RECORDS FOR PROCESSING

************

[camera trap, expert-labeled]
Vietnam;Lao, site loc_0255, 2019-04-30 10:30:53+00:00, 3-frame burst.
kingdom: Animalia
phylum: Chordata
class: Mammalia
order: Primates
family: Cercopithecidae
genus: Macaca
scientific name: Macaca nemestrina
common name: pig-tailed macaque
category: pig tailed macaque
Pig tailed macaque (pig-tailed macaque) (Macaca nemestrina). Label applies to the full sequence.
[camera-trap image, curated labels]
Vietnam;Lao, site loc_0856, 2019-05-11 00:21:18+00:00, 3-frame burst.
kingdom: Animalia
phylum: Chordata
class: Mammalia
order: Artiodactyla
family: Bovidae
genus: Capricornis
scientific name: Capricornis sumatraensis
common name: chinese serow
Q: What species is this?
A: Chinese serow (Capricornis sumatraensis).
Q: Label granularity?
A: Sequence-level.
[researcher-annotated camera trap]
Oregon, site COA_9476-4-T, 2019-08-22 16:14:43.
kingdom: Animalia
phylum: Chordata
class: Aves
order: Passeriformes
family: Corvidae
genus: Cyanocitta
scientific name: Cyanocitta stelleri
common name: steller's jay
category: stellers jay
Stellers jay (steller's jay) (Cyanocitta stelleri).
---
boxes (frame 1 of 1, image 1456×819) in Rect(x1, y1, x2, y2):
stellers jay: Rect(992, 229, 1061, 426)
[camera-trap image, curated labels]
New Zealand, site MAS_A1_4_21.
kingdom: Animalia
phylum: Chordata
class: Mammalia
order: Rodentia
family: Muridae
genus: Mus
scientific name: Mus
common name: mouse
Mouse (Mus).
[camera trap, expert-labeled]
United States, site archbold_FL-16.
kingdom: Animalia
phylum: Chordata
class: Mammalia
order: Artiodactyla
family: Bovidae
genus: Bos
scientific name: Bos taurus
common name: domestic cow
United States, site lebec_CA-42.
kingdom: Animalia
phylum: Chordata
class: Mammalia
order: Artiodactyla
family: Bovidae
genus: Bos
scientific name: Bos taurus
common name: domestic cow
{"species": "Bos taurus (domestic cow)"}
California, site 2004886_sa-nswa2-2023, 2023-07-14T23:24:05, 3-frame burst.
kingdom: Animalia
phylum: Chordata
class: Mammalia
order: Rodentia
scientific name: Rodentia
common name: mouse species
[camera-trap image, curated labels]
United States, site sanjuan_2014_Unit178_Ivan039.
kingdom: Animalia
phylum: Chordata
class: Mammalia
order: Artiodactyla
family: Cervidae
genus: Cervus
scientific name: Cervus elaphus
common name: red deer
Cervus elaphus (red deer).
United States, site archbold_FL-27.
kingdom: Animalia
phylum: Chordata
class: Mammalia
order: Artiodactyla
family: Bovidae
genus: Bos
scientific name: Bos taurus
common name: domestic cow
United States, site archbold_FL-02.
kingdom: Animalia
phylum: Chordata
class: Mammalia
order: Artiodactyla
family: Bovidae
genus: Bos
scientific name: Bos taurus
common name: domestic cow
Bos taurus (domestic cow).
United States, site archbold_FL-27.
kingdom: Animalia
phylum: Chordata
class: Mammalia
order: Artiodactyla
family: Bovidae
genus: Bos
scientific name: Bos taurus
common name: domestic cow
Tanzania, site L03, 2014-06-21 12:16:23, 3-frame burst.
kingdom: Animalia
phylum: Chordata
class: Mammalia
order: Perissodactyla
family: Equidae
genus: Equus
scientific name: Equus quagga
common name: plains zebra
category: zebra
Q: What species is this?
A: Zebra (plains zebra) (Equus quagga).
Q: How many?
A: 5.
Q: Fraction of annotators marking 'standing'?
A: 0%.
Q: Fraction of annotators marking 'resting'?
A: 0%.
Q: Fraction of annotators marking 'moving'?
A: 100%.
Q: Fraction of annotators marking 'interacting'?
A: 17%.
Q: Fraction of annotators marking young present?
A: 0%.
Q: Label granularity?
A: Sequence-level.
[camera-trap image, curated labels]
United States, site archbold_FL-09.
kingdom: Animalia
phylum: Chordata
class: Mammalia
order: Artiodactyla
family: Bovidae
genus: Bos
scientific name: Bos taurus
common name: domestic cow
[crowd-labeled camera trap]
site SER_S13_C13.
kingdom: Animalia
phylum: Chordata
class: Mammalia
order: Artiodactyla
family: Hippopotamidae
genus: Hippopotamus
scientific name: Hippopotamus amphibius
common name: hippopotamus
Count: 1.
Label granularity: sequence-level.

************

WORK REQUEST
Everything from the line containing "genus: Hippopotamus" through the last line of the listing must be reproduced exactly, and no other line.

EXERCISE SOLUTION
genus: Hippopotamus
scientific name: Hippopotamus amphibius
common name: hippopotamus
Count: 1.
Label granularity: sequence-level.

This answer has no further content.